A Small Reminder For My Overachievers

If you constantly need to have things planned out to proceed with your day or week, chances are, you and I are very similar. Ever since I started university, I have always felt the need to plan out my days; it would help me feel less lost or like I was about to waste a day away. 

With the pandemic, I had to change my ways in order to adapt, and this is something that pretty much all of us can relate to. Having to stay inside all day is hard since we are social by nature. Suddenly having to restrict any kind of contact with friends and acquaintances took a toll on my mental health. Before the pandemic hit, I used to meet up with friends every day, and without realizing it, the days would soon be over. Now that I am usually by myself, I struggle with the lack of human contact. I have always aimed for an excellent GPA, and this goal has amplified since the pandemic hit. 

Nowadays, the only thing that makes sense to me is studying, keeping up to date with all my work and getting the best grades I can achieve. As a full-time student, my days are well planned out and I even have the time to volunteer with other activities within the university. However, it usually does not feel like I am doing much. I could spend 8 hours per day studying, but by the time I am resting in the evening and watching some TV shows, I feel guilty for not doing anything productive, like getting an advance on the upcoming week’s readings or assignments. Sometimes I feel lonely because most of the people I know have been struggling to keep up with university work, especially with the pandemic, and don’t have much time to socialize.

=-=-=

§ EXERCISE GOAL
Carry on the reflection about overachieving as a student during the pandemic, starting right after its last sentence.

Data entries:
=-=-=

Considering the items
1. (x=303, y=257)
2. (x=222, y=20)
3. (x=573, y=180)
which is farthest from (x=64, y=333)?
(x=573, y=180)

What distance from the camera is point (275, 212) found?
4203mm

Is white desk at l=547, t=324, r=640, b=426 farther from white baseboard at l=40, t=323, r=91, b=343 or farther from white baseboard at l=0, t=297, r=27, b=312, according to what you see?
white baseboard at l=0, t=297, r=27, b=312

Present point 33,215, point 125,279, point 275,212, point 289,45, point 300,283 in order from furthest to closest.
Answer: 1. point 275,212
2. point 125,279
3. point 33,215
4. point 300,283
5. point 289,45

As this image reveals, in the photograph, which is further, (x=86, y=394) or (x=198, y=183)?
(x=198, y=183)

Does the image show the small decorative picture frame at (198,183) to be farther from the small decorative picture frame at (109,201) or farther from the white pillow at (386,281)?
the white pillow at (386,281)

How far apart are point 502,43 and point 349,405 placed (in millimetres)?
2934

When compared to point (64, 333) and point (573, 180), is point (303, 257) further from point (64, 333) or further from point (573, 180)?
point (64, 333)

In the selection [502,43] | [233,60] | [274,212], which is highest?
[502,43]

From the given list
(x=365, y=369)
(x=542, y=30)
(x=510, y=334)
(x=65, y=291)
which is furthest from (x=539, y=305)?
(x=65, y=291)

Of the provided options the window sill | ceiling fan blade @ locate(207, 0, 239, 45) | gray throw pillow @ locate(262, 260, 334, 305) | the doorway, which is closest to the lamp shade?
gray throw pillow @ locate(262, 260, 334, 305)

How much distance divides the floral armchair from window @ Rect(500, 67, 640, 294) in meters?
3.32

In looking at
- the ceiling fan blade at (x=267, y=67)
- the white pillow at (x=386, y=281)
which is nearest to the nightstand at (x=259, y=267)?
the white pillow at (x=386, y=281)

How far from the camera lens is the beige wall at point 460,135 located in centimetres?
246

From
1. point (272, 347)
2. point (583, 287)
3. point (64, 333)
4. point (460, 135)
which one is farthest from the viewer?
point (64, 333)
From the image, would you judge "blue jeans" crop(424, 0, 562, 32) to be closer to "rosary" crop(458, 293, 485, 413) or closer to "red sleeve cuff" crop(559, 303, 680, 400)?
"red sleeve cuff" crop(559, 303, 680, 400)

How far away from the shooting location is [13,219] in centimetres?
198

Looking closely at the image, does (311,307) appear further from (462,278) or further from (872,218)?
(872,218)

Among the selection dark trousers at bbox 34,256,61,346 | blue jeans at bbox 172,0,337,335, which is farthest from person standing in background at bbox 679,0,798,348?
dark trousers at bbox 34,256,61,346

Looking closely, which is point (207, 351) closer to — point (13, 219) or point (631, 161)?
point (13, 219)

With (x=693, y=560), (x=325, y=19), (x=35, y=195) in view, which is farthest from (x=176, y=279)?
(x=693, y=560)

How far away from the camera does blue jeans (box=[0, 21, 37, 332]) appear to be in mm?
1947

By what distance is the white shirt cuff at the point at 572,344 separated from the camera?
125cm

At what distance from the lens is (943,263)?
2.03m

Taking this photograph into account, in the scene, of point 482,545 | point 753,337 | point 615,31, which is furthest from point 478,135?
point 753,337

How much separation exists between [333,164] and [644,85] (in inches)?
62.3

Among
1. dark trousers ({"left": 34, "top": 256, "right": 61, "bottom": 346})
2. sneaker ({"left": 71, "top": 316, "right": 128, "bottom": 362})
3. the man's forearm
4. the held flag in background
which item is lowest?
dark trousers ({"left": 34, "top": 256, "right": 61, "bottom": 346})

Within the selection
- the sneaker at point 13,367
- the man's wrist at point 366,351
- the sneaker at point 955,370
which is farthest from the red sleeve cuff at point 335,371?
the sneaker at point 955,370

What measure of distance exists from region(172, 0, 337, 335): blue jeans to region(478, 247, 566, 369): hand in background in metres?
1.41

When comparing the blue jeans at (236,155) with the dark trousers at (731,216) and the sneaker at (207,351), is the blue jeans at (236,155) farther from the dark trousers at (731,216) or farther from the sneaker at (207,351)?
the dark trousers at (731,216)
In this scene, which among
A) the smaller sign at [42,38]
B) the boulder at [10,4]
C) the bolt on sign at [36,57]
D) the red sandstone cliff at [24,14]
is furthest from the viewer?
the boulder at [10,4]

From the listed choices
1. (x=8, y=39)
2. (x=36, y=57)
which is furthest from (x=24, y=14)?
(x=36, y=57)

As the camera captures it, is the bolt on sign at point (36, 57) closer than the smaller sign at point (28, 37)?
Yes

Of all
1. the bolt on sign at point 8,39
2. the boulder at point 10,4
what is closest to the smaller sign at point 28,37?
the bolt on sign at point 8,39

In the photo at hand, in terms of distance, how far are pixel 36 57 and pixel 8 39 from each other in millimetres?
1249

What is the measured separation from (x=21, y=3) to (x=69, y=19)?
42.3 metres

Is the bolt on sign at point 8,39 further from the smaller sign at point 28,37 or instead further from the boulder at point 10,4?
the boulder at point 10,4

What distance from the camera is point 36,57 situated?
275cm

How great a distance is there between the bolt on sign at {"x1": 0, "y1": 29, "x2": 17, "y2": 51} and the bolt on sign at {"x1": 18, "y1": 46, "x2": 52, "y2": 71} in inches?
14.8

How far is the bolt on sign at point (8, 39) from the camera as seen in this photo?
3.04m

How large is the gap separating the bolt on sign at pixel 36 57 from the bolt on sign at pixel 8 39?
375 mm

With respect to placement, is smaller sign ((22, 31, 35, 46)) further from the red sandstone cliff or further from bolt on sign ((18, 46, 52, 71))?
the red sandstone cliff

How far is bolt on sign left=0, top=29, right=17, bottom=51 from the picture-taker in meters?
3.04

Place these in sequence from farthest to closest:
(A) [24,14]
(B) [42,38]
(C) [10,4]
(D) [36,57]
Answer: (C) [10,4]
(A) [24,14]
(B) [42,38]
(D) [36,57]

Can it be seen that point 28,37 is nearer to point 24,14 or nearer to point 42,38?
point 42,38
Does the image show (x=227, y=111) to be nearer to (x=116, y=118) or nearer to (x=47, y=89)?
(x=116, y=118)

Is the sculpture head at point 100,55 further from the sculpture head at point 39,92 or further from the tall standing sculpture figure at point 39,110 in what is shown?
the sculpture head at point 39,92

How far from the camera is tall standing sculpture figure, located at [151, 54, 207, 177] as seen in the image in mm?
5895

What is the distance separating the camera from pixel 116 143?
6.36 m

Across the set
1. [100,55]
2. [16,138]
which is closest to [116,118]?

=-=-=

§ EXPECTED OUTPUT
As such, I usually dread the end of the term. Everything gets hectic when the last week of classes is just around the corner and we have assignments due. Later on, we have to review for finals and time just flies by. Before you know it, the term has already ended and suddenly, there is nothing else to do. As someone who is so used to busy days studying and participating in activities, I find that the weeks between terms when we have time to rest are the most anxiety-provoking. 

Below are some tips that I have been reading about and that I try to implement during our term breaks to help with my anxiety.  

  1. 1. Plan specific activities for specific days.

    I find that keeping a schedule during breaks is helpful since I am already largely used to them. For example, I can plan to bake on Monday or draw and paint on Tuesday. Knowing that I have something to look forward to makes my days less dreadful.

  2. 2. Reading is a close substitute for studying.

    When I study for my courses, I basically just read a lot (Psychology is so heavy in readings!). So, during breaks, I find it helpful to turn my attention to books and catch up on the latest thrillers. 

  3. 3. Catch up on your favourite TV shows.

    Or, if you end up feeling restless from not doing anything “productive” like me, you can start a new show with a plot that appeals to you. You can even watch documentaries; I love those because I always end up learning interesting things.

It’s always good to remember that breaks are here for a reason. If we keep on studying continuously, it takes a toll on our mental health and we are more prone to burnouts. It’s helpful to use the term breaks as a way of recharging and preparing ourselves for the next semester.